Description of exhibition components

The Masters in Architecture (Professional) exhibition shows the graduating projects from the 2020 M.Arch (Prof) year.  The approach taken by the curators was to celebrate the students as the focus of the webpage. The students’ portraits have been rendered as a low-poly portrait version of their digitized selves as a reference to the new world that they have inhabited during the pandemic. This exhibition was curated by Dirk Bahmann and Anita Szentesi, working in close cooperation with Hilton Judin, the M.Arch Prof Studio Master.

[in] Process is an All Third Year Portfolio Document which showcases the work of the students in the Third Year Architecture and Planning studios. Students have each chosen a project that they feel best expresses their design and planning interests, with the work of Architecture and Planning students shown in an integrated way across the document.

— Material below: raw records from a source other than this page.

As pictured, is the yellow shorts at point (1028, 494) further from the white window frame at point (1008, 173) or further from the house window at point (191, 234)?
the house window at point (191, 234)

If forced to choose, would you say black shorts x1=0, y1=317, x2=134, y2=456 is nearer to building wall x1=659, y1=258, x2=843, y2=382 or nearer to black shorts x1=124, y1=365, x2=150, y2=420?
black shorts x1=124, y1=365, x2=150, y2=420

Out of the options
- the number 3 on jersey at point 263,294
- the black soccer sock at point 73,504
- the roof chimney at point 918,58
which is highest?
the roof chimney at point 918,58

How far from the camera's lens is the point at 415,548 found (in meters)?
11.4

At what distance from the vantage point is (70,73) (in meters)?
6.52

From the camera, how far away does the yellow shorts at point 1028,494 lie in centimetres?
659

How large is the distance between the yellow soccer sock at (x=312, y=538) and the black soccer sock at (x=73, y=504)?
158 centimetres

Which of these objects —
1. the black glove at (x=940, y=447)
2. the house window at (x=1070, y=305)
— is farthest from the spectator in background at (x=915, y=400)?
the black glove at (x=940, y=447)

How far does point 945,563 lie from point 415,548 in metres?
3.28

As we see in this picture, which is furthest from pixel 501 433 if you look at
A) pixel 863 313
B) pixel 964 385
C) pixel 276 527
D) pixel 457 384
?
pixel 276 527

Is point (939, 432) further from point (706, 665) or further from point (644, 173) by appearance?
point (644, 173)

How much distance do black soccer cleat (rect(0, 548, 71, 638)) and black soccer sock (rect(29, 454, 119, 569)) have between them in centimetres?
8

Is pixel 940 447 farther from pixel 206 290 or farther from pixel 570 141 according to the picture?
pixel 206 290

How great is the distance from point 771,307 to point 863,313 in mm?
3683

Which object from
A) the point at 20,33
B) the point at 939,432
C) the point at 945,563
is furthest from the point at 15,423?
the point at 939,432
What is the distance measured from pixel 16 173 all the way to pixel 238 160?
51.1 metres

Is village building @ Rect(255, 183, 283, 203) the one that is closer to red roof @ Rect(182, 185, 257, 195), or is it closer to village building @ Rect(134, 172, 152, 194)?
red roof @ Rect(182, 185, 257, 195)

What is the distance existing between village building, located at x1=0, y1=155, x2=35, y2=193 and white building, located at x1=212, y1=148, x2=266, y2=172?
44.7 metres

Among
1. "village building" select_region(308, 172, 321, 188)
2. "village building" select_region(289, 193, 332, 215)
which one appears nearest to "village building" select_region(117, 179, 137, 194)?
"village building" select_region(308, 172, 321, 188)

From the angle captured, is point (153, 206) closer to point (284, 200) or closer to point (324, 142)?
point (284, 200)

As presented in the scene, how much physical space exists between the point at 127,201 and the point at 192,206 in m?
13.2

Brigitta Stone and Patricia Theron were curators, working in cooperation with Third Year Studio Masters: Sandra Felix, Melinda Silverman and Mawabo Msingaphantsi.

The Second Year Design Representation Electives exhibition, curated by Anita Szentesi and Dirk Bahman, was an attempt to hold together diverse disciplines graphically, while preserving their unique identities. The work on show includes student projects of furniture design; script-sketch-animate; mapping; and film.

The Umuzi Wokwakha exhibition, Zulu for ‘a city under construction’, showcases the Second Year Urban Design Studio in the Planning programme, with projects that explore contemporary design and environmental issues in South Africa. The studio was run over three months and tasked the students to develop an urban design spatial diary of public space and urban typologies. This exhibition was curated by Nkosilenhle Mavuso.

Also forming part of the online show, are two monographs produced as an initiative of the Campus Innovation Lab. The Wits-VITS (Vernacular Innovations in Technology and Science) monograph is a collection of written work from students in the First Year Settlements and Architectural Histories and Theories’ course. Wits-VITS, founded by Professor Nnamdi Elleh, is a research portal and a clearing house for scientific concepts, ideas, theories, and knowledge across all fields of study.

The monograph ‘Staff and Student Reflections on COVID-19: Social Distancing and Self-Isolation’, brings together the prizewinning student contributions from SoAP’s Call for Papers, as well as staff essays by Professor Alison Todes, Professor Phil Harrison, Associate Professor Margot Rubin, Sally Gaule and Sandra Felix. Both monographs were edited by Patricia Theron, with the assistance of SoAP students Hashim Tarmohamed, Ariella Gimpel, and Nicola de Canha, on graphic design and layout.

While conceptualising an overall theme for the End of Year Online Show that would guide SoAP in the design of posters and invitations, the School considered how it might portray a synthesis of multiple working environments through the graphics, representative of many students working in isolated spaces, all over the country.

Ariella Gimpel (BAS Honours student at SoAP) whose drawing formed the basis for the poster design, stated: “I think it perfectly encapsulates the year, for both Architecture and Planning, in terms of thinking about the city from a confined space, designing the physical world without the physical, and the loss of a sense of scale that we experience.”